December's uptick in consumer confidence suggests that the bull market in the United States can still extend far into the future, albeit with a few bumps, Nuveen's chief equity strategist, Bob Doll, told CNBC on Tuesday.
"We've spent this entire bull market with nobody believing it. The caution, the concern, 'The next downturn's going to kill me,' and now we're beginning to have people feel a little bit better. That's always a good sign, and bull markets don't end until you get that euphoria," Doll said.
"We're nowhere near that. We may be moving from cautiousness to optimism, but euphoria's down the line somewhere," he told "Squawk on the Street."
Doll said that confidence always helps the economy do better, though too much optimism could pose a problem if the cause for that isn't justified.
"If people feel better about life, no matter what policy is, they spend a little more money," he said. "The question is, is the confidence coming back so fast that no matter what happens, the markets can't deliver, the economy can't deliver? We'll see."
But even if pumped-up confidence does pose a threat, signs of growth ticking up in the United States in 2017 could provide a basis for that positive outlook, Doll contended.

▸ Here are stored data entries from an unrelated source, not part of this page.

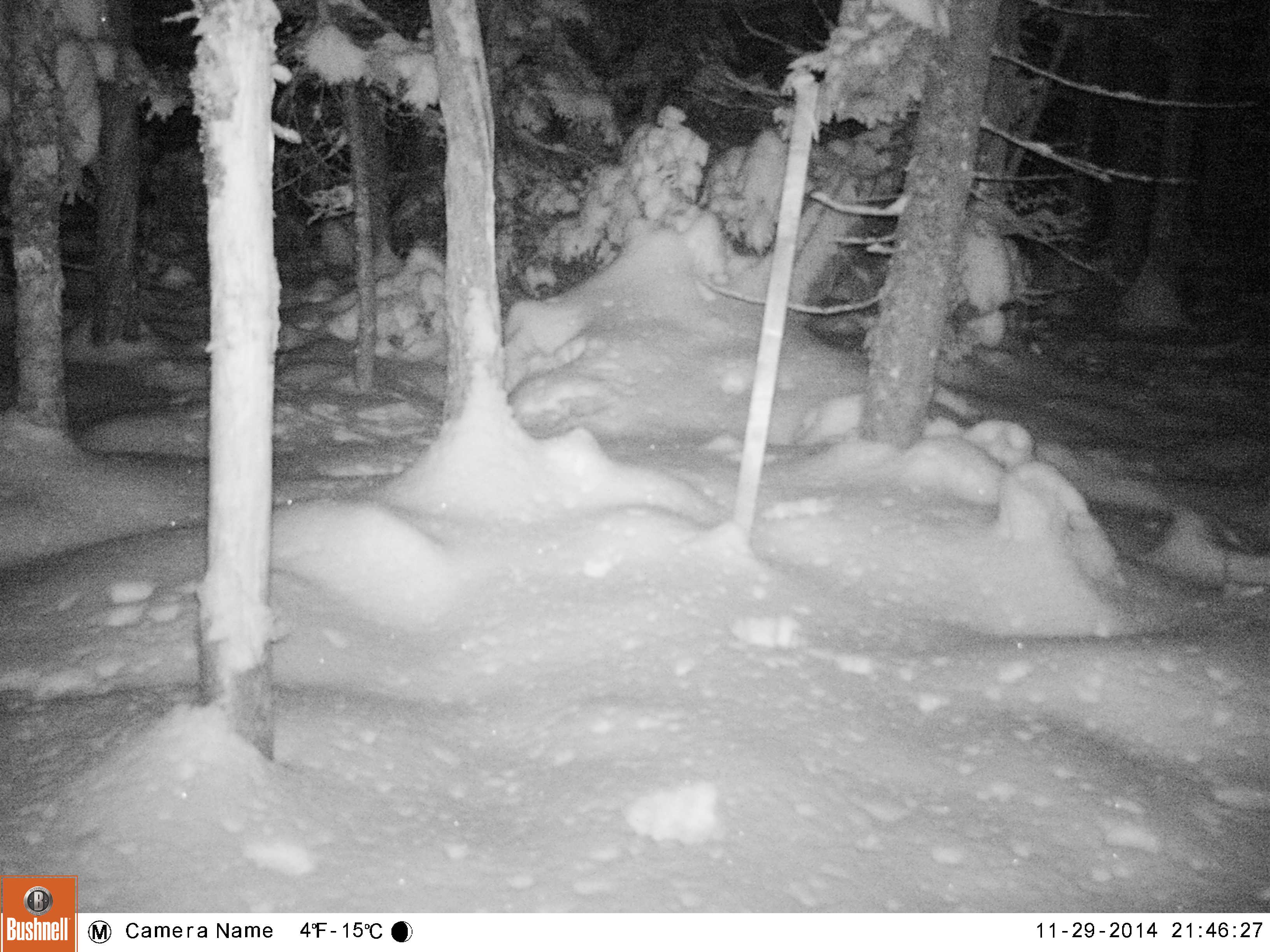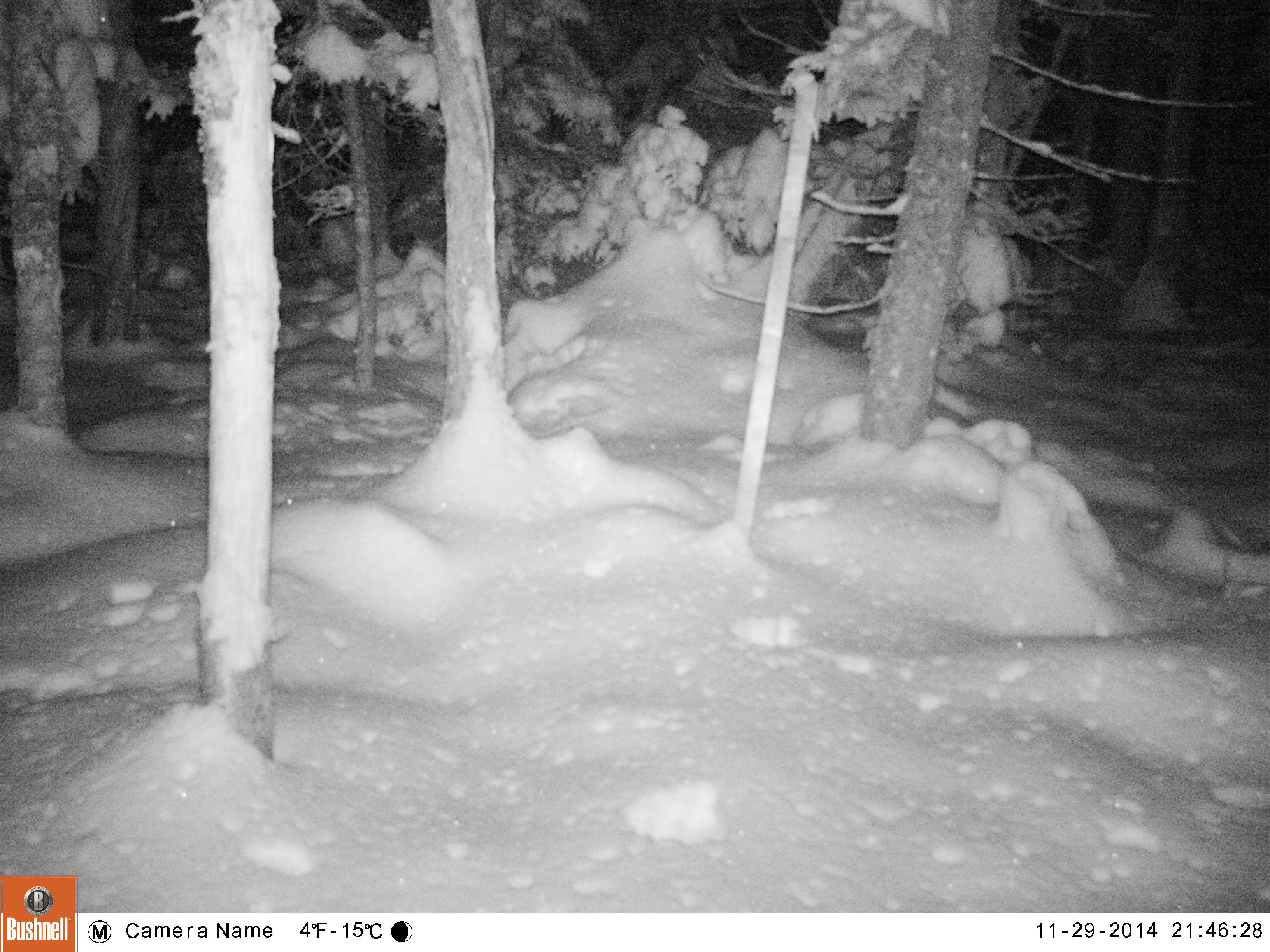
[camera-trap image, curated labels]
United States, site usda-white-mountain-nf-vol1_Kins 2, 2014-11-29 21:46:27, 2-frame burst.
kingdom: Animalia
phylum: Chordata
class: Mammalia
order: Lagomorpha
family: Leporidae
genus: Lepus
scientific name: Lepus americanus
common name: snowshoe hare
Snowshoe hare (Lepus americanus).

"I think as long as the U.S. growth expectations move higher, as long as the dollar is moving higher, this says the U.S. is where it's happening. Stronger growth differential, the interest rate differential, I think this points to further strength in the U.S. versus the rest of the world," he said.
"We're completing the seventh year in a row where the U.S. has led, so it won't happen forever, but I think the signs are still there, at least early in the year," Doll added.